[Start of Dataset records]

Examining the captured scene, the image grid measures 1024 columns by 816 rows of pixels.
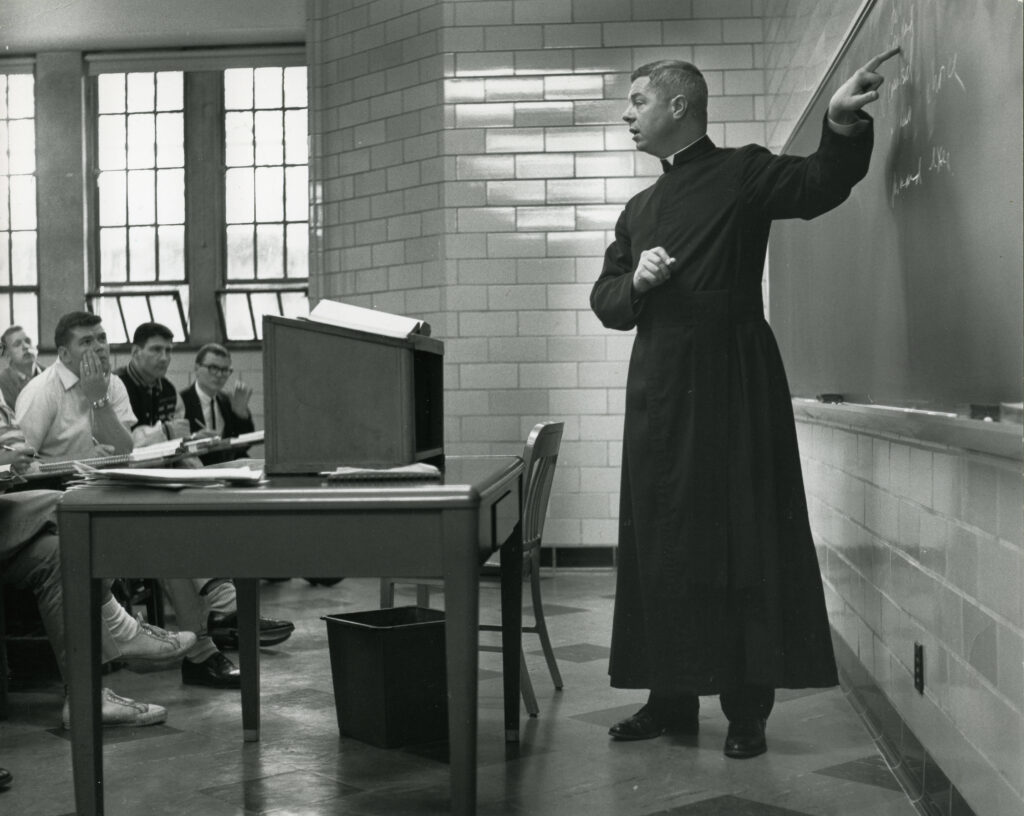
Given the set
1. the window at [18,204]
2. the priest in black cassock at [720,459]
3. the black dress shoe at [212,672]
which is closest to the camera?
the priest in black cassock at [720,459]

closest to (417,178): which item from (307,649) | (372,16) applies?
(372,16)

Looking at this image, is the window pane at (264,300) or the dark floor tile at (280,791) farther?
the window pane at (264,300)

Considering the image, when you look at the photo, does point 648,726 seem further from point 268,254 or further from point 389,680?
point 268,254

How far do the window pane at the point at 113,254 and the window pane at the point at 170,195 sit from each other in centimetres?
37

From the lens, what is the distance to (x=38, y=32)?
9195mm

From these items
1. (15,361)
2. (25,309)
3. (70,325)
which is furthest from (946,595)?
(25,309)

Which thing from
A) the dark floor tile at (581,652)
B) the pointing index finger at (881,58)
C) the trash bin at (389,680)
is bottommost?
the dark floor tile at (581,652)

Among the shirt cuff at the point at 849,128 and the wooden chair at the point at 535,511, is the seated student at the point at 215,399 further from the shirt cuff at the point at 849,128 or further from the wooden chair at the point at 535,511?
the shirt cuff at the point at 849,128

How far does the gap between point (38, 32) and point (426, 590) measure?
6.90 meters

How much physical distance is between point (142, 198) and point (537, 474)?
730cm

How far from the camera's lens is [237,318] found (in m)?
9.81

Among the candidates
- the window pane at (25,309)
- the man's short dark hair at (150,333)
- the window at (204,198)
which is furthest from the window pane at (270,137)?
the man's short dark hair at (150,333)

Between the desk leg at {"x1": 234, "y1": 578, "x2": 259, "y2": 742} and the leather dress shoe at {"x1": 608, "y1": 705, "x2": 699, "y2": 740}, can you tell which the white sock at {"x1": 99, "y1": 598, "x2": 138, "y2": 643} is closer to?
the desk leg at {"x1": 234, "y1": 578, "x2": 259, "y2": 742}

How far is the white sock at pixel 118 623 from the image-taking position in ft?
11.8
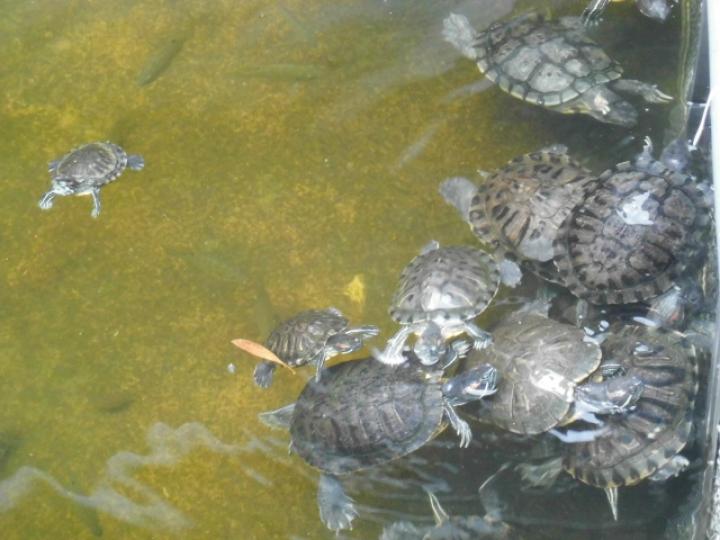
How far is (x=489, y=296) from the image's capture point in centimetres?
381

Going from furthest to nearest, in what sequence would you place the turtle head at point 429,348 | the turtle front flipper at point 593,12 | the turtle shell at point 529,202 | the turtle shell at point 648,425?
the turtle front flipper at point 593,12, the turtle shell at point 529,202, the turtle head at point 429,348, the turtle shell at point 648,425

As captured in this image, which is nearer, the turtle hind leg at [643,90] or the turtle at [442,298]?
the turtle at [442,298]

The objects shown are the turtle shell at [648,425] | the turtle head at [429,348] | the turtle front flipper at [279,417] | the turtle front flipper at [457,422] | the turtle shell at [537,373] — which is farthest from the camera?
the turtle front flipper at [279,417]

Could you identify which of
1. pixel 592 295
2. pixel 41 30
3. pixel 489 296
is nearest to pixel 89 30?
pixel 41 30

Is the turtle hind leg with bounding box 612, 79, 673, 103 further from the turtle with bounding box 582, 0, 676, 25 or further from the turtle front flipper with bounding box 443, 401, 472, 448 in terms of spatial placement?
the turtle front flipper with bounding box 443, 401, 472, 448

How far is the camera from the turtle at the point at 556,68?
414cm

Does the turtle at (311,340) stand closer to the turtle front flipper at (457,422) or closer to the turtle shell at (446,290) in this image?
the turtle shell at (446,290)

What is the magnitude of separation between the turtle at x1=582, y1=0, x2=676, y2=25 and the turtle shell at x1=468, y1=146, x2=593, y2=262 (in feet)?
3.08

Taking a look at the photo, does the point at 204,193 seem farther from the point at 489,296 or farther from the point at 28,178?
the point at 489,296

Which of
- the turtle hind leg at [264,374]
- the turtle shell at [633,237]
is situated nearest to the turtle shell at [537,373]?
the turtle shell at [633,237]

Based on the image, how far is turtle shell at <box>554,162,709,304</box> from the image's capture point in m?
3.63

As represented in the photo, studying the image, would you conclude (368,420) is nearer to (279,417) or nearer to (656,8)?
(279,417)

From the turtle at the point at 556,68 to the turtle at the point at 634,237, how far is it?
0.58 metres

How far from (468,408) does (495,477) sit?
34cm
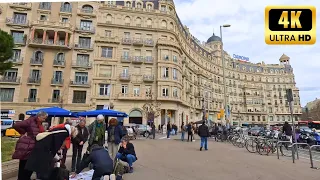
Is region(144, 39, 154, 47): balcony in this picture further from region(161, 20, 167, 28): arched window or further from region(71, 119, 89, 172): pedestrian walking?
region(71, 119, 89, 172): pedestrian walking

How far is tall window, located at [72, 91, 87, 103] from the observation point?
31922 mm

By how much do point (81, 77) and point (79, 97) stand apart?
3.40m

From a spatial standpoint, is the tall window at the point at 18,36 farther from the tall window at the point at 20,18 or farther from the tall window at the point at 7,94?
the tall window at the point at 7,94

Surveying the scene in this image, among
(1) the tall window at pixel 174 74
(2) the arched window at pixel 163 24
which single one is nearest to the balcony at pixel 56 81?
(1) the tall window at pixel 174 74

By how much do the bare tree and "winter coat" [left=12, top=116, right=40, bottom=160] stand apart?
25291mm

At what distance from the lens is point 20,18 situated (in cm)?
3275

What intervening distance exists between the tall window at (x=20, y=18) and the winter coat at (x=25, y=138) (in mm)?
36191

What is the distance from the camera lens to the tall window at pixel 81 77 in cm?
3256

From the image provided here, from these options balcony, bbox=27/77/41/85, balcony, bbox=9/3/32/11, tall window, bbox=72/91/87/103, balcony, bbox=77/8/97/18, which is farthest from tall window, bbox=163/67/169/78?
balcony, bbox=9/3/32/11

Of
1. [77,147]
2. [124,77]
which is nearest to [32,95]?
[124,77]

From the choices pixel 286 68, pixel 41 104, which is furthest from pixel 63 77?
pixel 286 68

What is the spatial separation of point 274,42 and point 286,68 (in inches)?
3636

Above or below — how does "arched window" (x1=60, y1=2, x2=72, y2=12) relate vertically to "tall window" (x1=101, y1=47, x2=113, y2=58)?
above

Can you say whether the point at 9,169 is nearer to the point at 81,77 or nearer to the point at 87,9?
the point at 81,77
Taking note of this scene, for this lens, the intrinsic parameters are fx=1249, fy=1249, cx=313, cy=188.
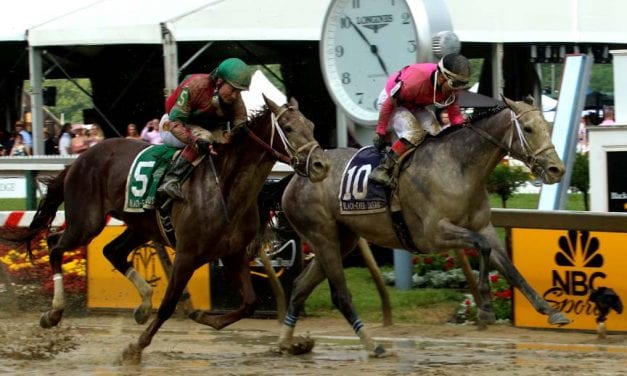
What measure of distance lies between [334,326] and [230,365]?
2.26m

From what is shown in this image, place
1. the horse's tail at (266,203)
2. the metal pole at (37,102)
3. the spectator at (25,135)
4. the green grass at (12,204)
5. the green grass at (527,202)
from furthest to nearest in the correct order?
the spectator at (25,135) < the metal pole at (37,102) < the green grass at (527,202) < the green grass at (12,204) < the horse's tail at (266,203)

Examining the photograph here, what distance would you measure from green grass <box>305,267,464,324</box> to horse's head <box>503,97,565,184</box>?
2.50 metres

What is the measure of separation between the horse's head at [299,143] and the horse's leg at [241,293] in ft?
3.75

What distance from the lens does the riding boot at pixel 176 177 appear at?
9.31m

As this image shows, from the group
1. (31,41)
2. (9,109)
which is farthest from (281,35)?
(9,109)

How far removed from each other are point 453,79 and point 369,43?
6.82 feet

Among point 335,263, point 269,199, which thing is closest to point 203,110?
point 269,199

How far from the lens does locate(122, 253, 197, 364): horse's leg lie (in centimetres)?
920

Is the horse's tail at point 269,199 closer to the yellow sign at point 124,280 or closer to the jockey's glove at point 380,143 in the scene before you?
the jockey's glove at point 380,143

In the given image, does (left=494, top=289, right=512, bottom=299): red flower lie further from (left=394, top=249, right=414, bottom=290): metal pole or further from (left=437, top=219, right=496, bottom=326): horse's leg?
(left=437, top=219, right=496, bottom=326): horse's leg

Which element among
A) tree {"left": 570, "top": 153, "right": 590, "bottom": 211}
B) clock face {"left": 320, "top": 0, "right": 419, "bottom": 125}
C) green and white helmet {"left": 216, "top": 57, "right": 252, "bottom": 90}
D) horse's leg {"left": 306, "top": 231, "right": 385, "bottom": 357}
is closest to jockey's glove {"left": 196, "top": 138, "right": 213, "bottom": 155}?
green and white helmet {"left": 216, "top": 57, "right": 252, "bottom": 90}

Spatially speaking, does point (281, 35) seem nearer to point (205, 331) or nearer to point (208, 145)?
point (205, 331)

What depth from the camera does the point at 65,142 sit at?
762 inches

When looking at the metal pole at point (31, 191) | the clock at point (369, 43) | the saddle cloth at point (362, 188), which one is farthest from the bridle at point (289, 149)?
the metal pole at point (31, 191)
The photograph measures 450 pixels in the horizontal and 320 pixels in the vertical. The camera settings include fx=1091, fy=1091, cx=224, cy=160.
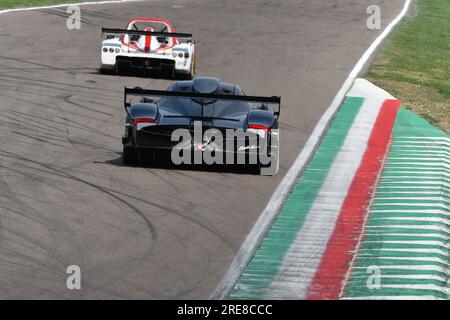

[End of Dataset records]

▸ Problem statement: Arrange the lines of the rows as a numbered list, starting at the line that contains "By how much do the" and ending at the line that contains "the spectator at (25,135) <", with blank lines dropped. Leave the pictures out of the answer.

▸ Completed exercise:
1. By how much do the bare tree and "winter coat" [left=12, top=116, right=40, bottom=160] stand apart?
2. 25291mm
3. At what distance from the lens is point 20,18 situated (in cm)?
4. 3275
5. What intervening distance exists between the tall window at (x=20, y=18) and the winter coat at (x=25, y=138) (in mm)?
6. 36191
7. What is the distance from the camera lens to the tall window at pixel 81 77 in cm?
8. 3256
9. From the image provided here, from these options balcony, bbox=27/77/41/85, balcony, bbox=9/3/32/11, tall window, bbox=72/91/87/103, balcony, bbox=77/8/97/18, which is farthest from tall window, bbox=163/67/169/78?
10. balcony, bbox=9/3/32/11
11. Of
12. 1. [77,147]
13. 2. [124,77]
14. which is nearest to [32,95]?
15. [124,77]
16. From the choices pixel 286 68, pixel 41 104, which is furthest from pixel 63 77?
17. pixel 286 68
18. What is the spatial separation of point 274,42 and point 286,68 (in inches)?
19. 3636
20. Above or below — how does "arched window" (x1=60, y1=2, x2=72, y2=12) relate vertically to "tall window" (x1=101, y1=47, x2=113, y2=58)?
21. above
22. Can you say whether the point at 9,169 is nearer to the point at 81,77 or nearer to the point at 87,9?
23. the point at 81,77
24. Taking note of this scene, for this lens, the intrinsic parameters are fx=1249, fy=1249, cx=313, cy=188.
25. What measure of distance lies between [334,326] and [230,365]?
26. 2.26m
27. From what is shown in this image, place
28. 1. the horse's tail at (266,203)
29. 2. the metal pole at (37,102)
30. 3. the spectator at (25,135)
31. 4. the green grass at (12,204)
32. 5. the green grass at (527,202)
33. from furthest to nearest in the correct order?
34. the spectator at (25,135) < the metal pole at (37,102) < the green grass at (527,202) < the green grass at (12,204) < the horse's tail at (266,203)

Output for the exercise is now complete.